§ QUESTIONS TO ANSWER
• 1. List every year named in the text about the Vulpes band.
• 2. According to the passage on the Vulpes band, which record label released "Me Gusta Ser una Zorra" as a single?
• 3. Resume the text about the Vulpes band from where it stops.

§ SOURCE PASSAGE
-------

= Vulpes (band) =

Spanish punk rock band

Vulpes (aka Las VulpeSS) was the first Spanish all-female punk rock band, formed in Barakaldo (Greater Bilbao, Basque Country) in the summer of 1982. They became famous the following year when they appeared on Spain's national television programme Caja de Ritmos, performing their song "Me Gusta Ser una Zorra" ("I Like Being a Slut"). The song is a cover of the Stooges song "I Wanna Be Your Dog" with adapted Spanish lyrics. Many viewers complained about their performance, which was broadcast at noon on a Saturday, and a media scandal and court case ensued. The court case (a complaint filed by the public prosecutor's office) was dismissed by a judge in 1986.

To capitalise on the attention, the song was recorded and released as a single by the Dos Rombos record label, which went on to sell 12,000 copies. However, legal difficulties created problems for the group on their promotional tour. The band dissolved in 1983 although they reformed briefly in 1985 to play some gigs.

-------

§ SUPPLIED DATA
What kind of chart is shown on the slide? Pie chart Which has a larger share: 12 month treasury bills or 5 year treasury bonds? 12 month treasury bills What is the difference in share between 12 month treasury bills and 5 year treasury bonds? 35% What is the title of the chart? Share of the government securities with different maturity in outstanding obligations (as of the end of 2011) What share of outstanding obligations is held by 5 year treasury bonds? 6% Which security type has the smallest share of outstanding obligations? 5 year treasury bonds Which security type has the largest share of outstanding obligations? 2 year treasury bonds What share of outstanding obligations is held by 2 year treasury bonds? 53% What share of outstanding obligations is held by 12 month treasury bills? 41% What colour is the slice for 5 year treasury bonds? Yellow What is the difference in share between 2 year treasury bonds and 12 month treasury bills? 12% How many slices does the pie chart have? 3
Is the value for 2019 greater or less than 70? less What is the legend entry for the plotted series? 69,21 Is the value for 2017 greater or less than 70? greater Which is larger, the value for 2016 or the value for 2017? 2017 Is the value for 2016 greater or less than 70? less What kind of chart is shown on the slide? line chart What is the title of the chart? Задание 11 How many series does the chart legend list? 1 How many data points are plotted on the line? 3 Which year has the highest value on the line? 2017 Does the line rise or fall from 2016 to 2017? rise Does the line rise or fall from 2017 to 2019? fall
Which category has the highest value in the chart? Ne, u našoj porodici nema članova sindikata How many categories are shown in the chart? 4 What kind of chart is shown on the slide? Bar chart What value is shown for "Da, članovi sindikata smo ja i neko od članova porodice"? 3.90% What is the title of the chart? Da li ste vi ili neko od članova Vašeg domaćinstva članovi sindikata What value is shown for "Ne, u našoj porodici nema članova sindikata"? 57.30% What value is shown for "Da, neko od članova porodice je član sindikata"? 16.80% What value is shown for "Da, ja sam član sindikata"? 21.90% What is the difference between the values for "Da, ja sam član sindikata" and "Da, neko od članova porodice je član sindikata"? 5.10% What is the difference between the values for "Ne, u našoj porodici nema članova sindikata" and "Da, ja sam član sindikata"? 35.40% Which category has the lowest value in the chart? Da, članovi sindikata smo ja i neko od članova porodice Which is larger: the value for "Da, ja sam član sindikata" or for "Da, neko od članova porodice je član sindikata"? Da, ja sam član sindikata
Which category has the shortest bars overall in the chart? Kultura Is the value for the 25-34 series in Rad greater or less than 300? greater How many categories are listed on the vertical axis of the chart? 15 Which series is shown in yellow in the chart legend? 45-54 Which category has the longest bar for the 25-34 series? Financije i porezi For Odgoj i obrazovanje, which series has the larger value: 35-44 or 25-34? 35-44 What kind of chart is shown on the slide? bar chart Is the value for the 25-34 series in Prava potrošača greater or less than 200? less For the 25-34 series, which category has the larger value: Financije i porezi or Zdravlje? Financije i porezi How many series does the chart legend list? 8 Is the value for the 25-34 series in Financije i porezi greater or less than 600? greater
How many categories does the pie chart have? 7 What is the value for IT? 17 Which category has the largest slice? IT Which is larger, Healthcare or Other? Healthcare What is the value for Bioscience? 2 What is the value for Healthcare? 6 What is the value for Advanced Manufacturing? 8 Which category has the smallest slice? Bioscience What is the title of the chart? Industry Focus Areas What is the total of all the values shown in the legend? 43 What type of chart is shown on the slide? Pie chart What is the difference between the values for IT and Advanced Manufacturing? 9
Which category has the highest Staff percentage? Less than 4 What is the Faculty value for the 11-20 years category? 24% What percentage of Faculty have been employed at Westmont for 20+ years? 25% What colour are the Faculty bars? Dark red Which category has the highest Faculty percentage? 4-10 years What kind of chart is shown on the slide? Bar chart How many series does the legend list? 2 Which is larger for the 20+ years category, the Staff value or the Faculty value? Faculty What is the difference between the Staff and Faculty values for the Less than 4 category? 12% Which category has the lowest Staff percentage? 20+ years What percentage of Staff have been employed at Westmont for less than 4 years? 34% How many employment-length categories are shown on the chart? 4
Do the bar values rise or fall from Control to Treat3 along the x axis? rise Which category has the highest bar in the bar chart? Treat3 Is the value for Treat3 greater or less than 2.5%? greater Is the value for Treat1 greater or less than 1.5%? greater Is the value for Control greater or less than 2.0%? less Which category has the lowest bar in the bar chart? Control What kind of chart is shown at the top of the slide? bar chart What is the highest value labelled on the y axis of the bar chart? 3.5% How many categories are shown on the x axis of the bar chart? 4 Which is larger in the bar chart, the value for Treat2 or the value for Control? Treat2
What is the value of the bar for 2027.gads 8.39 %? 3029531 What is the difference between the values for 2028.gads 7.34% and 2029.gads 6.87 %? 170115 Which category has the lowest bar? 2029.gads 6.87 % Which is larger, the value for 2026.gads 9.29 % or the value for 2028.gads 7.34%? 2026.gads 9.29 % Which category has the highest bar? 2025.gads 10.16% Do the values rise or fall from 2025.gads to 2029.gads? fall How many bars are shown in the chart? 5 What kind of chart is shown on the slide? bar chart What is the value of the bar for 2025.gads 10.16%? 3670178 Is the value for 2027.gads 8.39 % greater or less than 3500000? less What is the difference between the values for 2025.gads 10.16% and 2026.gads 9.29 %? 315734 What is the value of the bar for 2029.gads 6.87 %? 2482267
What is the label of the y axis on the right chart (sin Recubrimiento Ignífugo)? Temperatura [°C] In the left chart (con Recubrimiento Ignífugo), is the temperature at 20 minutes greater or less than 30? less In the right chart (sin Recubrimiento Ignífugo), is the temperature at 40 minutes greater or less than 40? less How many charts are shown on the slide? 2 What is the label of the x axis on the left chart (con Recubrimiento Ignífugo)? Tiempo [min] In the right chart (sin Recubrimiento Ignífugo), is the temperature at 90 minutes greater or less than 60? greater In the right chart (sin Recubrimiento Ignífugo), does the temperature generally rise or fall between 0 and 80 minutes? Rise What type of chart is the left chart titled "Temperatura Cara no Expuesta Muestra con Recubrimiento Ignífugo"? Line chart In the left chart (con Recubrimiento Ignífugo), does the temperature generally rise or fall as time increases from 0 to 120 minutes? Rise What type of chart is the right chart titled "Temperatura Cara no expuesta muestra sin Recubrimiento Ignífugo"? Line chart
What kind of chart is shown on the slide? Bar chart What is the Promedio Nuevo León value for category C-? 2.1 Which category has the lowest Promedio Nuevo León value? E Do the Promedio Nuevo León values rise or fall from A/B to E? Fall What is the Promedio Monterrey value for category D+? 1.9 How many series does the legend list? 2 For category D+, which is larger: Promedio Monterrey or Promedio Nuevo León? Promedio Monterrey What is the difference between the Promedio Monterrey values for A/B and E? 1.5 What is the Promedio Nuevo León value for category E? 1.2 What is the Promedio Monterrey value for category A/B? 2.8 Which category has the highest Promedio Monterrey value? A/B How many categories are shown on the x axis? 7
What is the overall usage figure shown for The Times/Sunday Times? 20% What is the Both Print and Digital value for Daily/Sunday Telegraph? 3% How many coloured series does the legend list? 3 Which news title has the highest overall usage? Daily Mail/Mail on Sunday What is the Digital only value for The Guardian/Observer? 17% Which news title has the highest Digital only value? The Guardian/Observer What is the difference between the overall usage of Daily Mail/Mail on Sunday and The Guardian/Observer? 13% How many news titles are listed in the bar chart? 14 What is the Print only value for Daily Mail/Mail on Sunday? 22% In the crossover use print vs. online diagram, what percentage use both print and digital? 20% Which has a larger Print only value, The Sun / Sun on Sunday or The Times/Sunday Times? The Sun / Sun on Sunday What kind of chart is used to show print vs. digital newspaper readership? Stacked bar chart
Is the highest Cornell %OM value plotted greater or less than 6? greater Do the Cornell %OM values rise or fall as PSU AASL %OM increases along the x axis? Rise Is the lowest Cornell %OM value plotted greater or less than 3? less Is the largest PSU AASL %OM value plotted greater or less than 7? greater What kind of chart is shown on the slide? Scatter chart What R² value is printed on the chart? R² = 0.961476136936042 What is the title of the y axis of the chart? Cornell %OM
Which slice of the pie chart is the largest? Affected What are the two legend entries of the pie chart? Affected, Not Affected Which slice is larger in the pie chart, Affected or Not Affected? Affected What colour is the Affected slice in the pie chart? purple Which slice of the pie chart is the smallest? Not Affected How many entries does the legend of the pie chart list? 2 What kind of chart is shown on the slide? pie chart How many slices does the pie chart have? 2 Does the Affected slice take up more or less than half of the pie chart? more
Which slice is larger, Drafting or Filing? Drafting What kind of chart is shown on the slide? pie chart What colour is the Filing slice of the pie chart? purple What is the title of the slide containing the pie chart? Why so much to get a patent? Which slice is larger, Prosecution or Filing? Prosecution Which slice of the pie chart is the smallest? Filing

-------

§ TASK RESPONSES
• 1. 1982, 1986, 1983, 1985

• 2. Dos Rombos

• 3.
Lupe Vázquez died in 1993. The remaining Vulpes reformed for a concert in 2005. An album of rerecordings, Me Gusta Ser, was released in 2006.

==Members==
- Loles Vázquez "Anarkoma Zorrita" – guitar
- Mamen Rodrigo "Evelyn Zorrita" – voice
- Begoña Astigarraga "Ruth Zorrita" – bass
- Lupe Vázquez "Pigüy Zorrita" – drums

==Discography==
- "Me Gusta Ser una Zorra" / "Inkisición" (7-inch, Dos Rombos ["Two Diamonds"], 1983).
- Barbarela '83 (LP, Punk Away, 2012)
- Me Gusta Ser (CD, Oihuka, 2006).

== Sources ==
- Álvaro Heras Gröh (2008). Lluvia, Hierro y Rock&Roll: Historia de las bandas de rock de Bilbao. Ediciones Sirimiri – Vudumedia. ISBN 978-84-612-5979-3.